Levi’s eye twitched.

“Right,” Levi said and made his way to the back of the room. He pulled out a long flexible pole. The two boys’ eyes widened. No way, that wasn’t legal! Were they getting lashed!?

Then Levi pulled out what looked like yoga mats. The boys were confused as he brought the mats and the pole to the front of the room. He laid them on the floor, perfectly aligned, and then straightened up with the pole in his hands.

Levi smacked his palm with it, and the sound echoed. “Right, this is how this shit works for belligerent fuckers like you,” he started. They stiffened, staring, "you say good things about one another. If I don't think they're good enough, the rascal who messed up gives me 100 press-ups, and the other gives me 50."

“Good, good things?” Eren tried, confused. Both wondered if the punishment was always like that or if Levi had to work creatively.

“Did I fucking stutter?”

“No, sir!” Eren exclaimed.

"You first, then, since you threw the first blow," Levi's eyes were barely a slit, and they had a bad feeling.

“But he was the one-“ Levi didn't let him finish. His smile glinted sadistically.

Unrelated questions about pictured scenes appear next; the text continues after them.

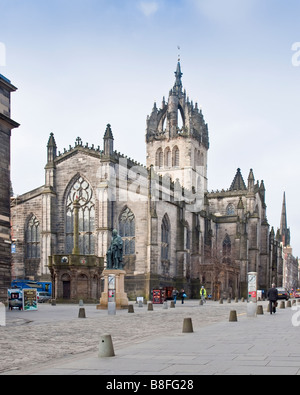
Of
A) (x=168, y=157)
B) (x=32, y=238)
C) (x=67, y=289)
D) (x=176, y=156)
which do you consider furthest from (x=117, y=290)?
(x=168, y=157)

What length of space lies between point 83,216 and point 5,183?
25411 millimetres

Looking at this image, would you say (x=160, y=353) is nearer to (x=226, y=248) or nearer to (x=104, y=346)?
(x=104, y=346)

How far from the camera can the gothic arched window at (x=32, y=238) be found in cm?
6103

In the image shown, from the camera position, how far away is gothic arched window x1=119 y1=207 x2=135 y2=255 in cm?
5691

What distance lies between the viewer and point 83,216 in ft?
196

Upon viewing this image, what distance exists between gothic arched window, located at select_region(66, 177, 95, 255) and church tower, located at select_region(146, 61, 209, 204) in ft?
90.2

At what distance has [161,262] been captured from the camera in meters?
58.4

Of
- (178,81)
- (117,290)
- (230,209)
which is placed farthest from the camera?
(178,81)

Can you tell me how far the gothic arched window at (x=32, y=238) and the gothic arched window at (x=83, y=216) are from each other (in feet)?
12.0

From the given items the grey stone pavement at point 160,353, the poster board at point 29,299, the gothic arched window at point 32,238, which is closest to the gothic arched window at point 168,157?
the gothic arched window at point 32,238

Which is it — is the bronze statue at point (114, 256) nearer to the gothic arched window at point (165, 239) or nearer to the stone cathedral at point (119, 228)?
the stone cathedral at point (119, 228)
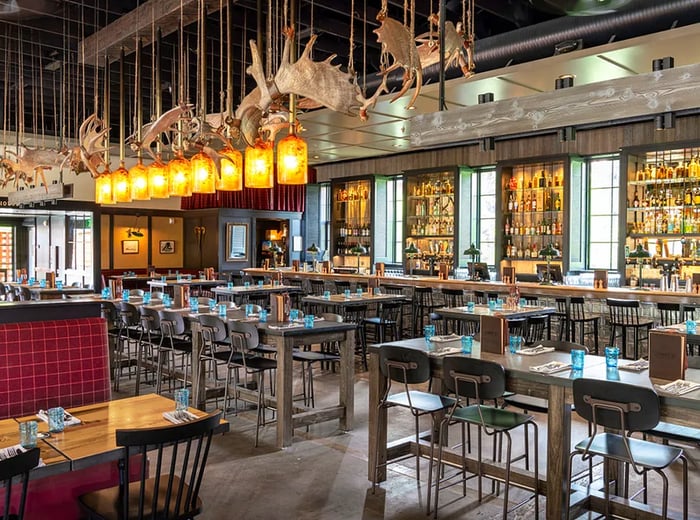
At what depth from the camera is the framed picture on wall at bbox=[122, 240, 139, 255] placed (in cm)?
1533

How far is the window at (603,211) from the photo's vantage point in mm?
10312

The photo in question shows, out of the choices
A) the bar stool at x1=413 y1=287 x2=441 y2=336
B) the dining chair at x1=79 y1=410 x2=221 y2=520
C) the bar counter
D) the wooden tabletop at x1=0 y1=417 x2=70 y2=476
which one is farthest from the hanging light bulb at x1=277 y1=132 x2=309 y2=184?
the bar stool at x1=413 y1=287 x2=441 y2=336

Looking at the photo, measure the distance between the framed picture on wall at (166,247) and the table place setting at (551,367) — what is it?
13.7 metres

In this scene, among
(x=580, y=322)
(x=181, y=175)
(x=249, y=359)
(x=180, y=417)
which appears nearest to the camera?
(x=180, y=417)

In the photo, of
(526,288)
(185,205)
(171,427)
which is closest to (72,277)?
(185,205)

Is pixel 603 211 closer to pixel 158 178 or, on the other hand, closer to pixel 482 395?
pixel 158 178

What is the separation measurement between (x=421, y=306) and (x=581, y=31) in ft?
15.0

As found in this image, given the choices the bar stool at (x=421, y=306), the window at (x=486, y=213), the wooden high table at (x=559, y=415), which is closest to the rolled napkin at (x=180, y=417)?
the wooden high table at (x=559, y=415)

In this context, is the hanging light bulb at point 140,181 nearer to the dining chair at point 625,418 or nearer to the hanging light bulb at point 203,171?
the hanging light bulb at point 203,171

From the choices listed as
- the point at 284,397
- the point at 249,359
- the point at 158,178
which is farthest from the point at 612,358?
the point at 158,178

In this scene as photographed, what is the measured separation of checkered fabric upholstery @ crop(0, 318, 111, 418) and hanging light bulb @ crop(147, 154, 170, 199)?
182 centimetres

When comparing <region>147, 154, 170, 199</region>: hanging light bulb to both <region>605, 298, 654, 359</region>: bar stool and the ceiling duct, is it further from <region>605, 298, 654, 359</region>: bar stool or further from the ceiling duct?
<region>605, 298, 654, 359</region>: bar stool

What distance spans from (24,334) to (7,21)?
430cm

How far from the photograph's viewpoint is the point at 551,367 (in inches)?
137
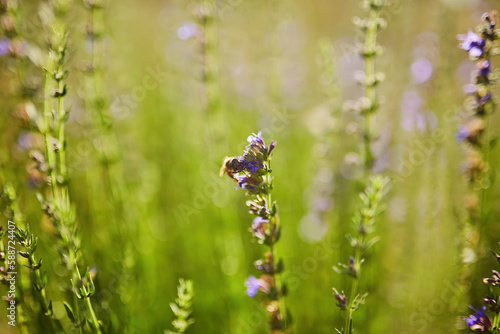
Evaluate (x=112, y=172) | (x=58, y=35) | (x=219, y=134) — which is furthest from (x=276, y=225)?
(x=112, y=172)

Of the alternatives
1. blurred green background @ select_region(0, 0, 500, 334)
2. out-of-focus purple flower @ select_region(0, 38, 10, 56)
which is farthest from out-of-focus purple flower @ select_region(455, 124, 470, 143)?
out-of-focus purple flower @ select_region(0, 38, 10, 56)

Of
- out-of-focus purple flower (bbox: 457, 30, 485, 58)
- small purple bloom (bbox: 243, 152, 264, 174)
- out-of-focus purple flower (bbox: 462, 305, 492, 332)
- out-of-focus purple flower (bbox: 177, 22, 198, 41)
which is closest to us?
small purple bloom (bbox: 243, 152, 264, 174)

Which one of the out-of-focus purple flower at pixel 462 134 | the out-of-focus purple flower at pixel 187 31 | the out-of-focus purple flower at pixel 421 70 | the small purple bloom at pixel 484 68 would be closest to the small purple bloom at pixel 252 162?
the small purple bloom at pixel 484 68

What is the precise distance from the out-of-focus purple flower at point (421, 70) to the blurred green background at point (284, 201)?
22mm

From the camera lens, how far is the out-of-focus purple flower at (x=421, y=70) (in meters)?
3.28

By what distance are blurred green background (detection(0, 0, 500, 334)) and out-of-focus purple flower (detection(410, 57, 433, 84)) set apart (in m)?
0.02

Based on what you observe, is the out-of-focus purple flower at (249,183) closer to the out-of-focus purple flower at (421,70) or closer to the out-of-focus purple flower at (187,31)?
the out-of-focus purple flower at (187,31)

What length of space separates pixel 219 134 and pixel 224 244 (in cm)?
78

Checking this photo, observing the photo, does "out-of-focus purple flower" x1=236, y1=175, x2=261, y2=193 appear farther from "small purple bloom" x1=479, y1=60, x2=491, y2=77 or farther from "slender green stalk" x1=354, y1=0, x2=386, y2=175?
"small purple bloom" x1=479, y1=60, x2=491, y2=77

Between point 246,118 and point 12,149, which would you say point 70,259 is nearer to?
point 12,149

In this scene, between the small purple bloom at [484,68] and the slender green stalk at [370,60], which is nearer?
the small purple bloom at [484,68]

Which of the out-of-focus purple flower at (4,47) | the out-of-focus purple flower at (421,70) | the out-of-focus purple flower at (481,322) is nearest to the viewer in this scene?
the out-of-focus purple flower at (481,322)

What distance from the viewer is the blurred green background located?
245cm

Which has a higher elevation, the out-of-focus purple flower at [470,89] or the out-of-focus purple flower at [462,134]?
the out-of-focus purple flower at [470,89]
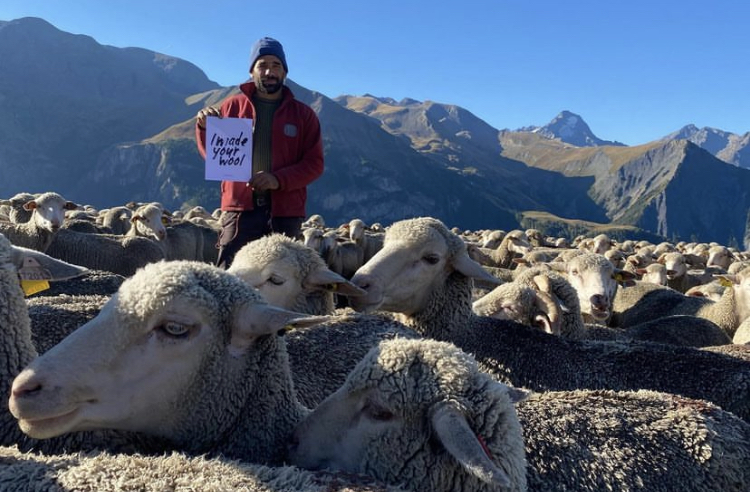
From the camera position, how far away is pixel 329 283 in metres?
4.40

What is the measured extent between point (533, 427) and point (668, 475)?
0.65 m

“100, Yeager. Now!” he shouted. Eren stood up, almost crying, and Reiner stood up after him, glaring. Levi looked up at him.

“You’re thinking bad shit about him. That makes 100 for both of you.”

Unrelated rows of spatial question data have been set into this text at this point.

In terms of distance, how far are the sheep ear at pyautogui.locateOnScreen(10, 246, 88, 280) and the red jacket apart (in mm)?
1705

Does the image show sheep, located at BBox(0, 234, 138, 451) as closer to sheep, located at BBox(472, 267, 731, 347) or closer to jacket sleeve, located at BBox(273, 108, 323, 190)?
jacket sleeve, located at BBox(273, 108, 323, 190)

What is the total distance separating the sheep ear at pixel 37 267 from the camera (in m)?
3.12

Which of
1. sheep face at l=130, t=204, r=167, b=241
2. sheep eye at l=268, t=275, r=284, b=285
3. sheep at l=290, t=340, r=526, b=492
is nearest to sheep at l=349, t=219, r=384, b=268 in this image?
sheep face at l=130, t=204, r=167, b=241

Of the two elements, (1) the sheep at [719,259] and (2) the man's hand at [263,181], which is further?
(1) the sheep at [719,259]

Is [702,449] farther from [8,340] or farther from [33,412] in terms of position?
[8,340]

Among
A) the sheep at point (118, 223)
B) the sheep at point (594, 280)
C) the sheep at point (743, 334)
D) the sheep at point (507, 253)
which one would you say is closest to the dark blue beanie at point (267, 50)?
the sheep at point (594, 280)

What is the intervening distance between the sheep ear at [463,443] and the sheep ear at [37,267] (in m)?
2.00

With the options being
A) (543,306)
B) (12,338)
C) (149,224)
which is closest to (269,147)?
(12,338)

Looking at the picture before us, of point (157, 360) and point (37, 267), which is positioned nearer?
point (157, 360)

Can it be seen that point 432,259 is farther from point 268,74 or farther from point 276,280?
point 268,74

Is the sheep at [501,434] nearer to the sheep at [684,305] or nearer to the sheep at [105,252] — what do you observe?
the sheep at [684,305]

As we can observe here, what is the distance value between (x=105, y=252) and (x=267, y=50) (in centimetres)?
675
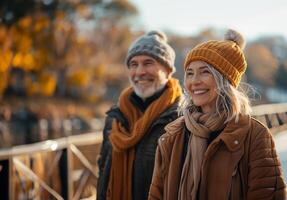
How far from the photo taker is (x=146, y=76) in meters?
3.21

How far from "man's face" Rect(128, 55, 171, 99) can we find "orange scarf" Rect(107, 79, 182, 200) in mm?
86

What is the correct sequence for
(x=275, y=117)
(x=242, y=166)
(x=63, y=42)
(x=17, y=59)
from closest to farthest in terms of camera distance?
(x=242, y=166), (x=275, y=117), (x=17, y=59), (x=63, y=42)

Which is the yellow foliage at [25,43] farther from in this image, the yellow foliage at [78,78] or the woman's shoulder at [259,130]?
the woman's shoulder at [259,130]

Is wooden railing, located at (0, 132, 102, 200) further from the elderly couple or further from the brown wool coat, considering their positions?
the brown wool coat

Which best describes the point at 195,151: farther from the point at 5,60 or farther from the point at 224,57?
the point at 5,60

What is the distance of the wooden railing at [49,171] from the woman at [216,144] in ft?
8.84

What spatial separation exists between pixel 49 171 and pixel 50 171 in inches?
0.6

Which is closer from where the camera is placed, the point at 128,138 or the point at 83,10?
the point at 128,138

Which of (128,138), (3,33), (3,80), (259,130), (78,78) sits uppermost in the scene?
(259,130)

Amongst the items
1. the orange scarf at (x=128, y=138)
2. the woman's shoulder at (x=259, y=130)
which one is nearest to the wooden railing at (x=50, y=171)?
the orange scarf at (x=128, y=138)

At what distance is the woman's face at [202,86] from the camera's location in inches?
86.0

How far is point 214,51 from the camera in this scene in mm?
2184

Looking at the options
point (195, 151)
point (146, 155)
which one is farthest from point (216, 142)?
point (146, 155)

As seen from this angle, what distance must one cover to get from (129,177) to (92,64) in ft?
Answer: 104
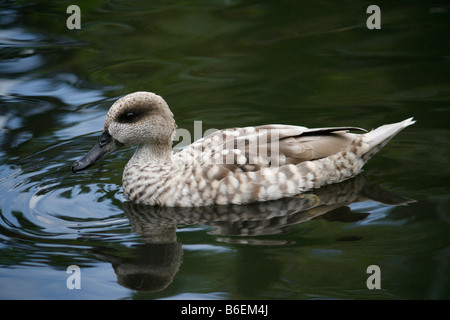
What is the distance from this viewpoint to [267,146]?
7.37 meters

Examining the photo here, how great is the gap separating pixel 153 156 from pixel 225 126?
1771mm

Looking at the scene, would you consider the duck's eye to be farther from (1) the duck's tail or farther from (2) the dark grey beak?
(1) the duck's tail

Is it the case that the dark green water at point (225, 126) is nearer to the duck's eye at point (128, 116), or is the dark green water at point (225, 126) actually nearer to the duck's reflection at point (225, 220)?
the duck's reflection at point (225, 220)

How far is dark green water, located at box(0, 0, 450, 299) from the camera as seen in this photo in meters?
5.88

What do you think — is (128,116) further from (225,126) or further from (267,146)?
(225,126)

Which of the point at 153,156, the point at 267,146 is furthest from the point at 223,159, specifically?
the point at 153,156

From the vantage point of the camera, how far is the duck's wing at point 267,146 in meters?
7.29

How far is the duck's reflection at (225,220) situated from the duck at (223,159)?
4.9 inches

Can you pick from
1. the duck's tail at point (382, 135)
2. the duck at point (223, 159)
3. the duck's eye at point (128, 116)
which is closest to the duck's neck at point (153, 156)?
the duck at point (223, 159)

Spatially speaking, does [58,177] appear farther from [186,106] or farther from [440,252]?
[440,252]

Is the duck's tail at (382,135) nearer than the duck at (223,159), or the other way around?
the duck at (223,159)

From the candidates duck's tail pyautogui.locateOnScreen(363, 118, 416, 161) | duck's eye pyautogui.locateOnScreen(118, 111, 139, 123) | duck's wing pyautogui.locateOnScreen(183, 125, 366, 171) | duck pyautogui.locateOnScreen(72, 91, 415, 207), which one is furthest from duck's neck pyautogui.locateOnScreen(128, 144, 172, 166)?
duck's tail pyautogui.locateOnScreen(363, 118, 416, 161)

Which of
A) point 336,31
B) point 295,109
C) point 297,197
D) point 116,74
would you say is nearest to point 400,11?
point 336,31

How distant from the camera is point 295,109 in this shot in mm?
9461
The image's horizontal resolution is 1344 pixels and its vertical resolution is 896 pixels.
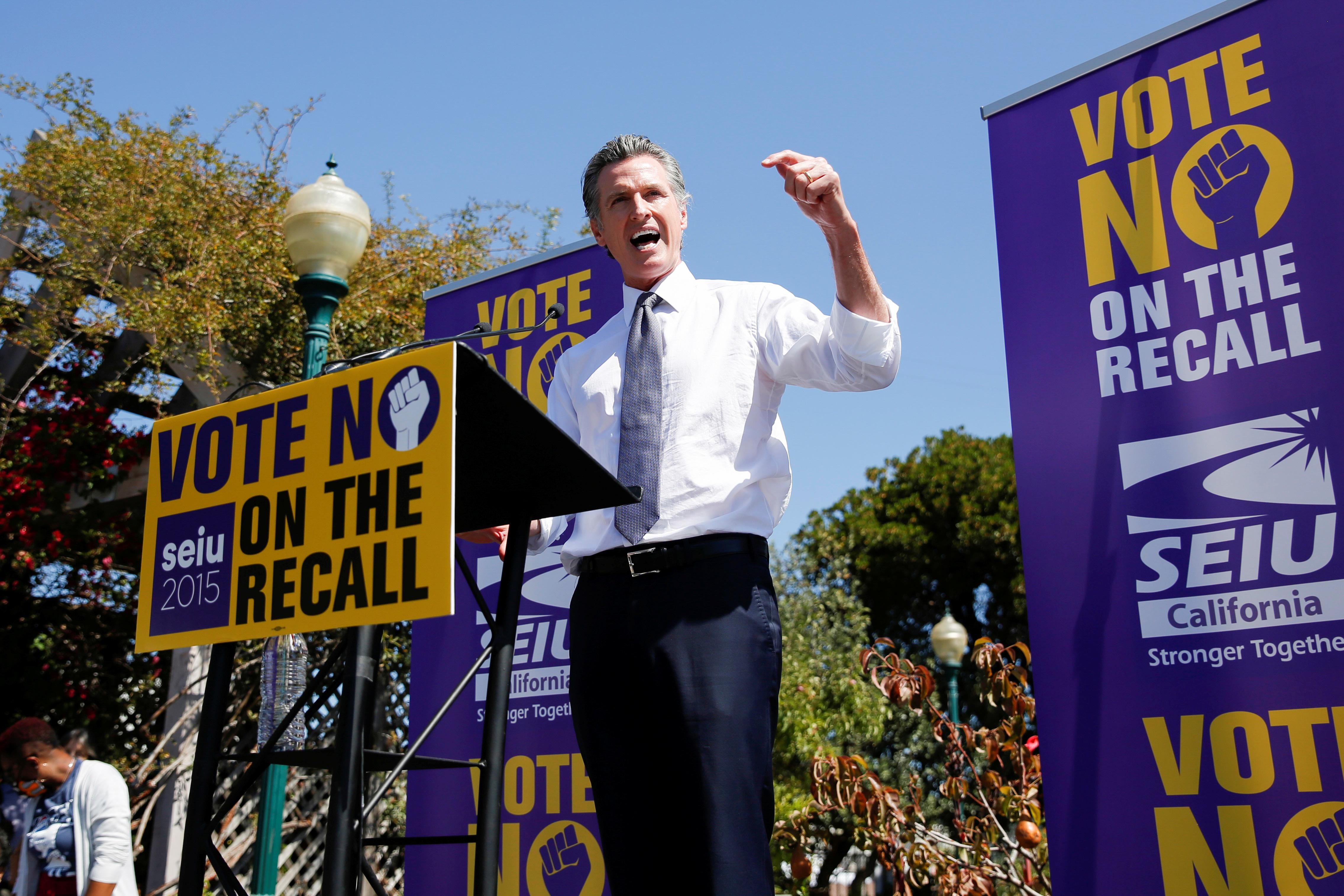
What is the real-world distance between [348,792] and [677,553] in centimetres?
54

“But,” Reiner stupidly tried.

"150 each!" Levi bellowed, "On the mats, both of you! And I’m giving you the cadence!” the pole slashed through the air and smacked against the floor. They gasped and dropped on the mats.

They were fit sportsmen, sure, but they didn't have to do that many even in rugby practice. Reiner was fitter than Eren, mostly because he was older and had more practice. He got the furthest with the most ease, but he was struggling. Eren was soaked in sweat before he'd reached 50, which was more than their coach had them do. He kept going, though. Reiner had a feeling that if he dropped, something horrible would happen.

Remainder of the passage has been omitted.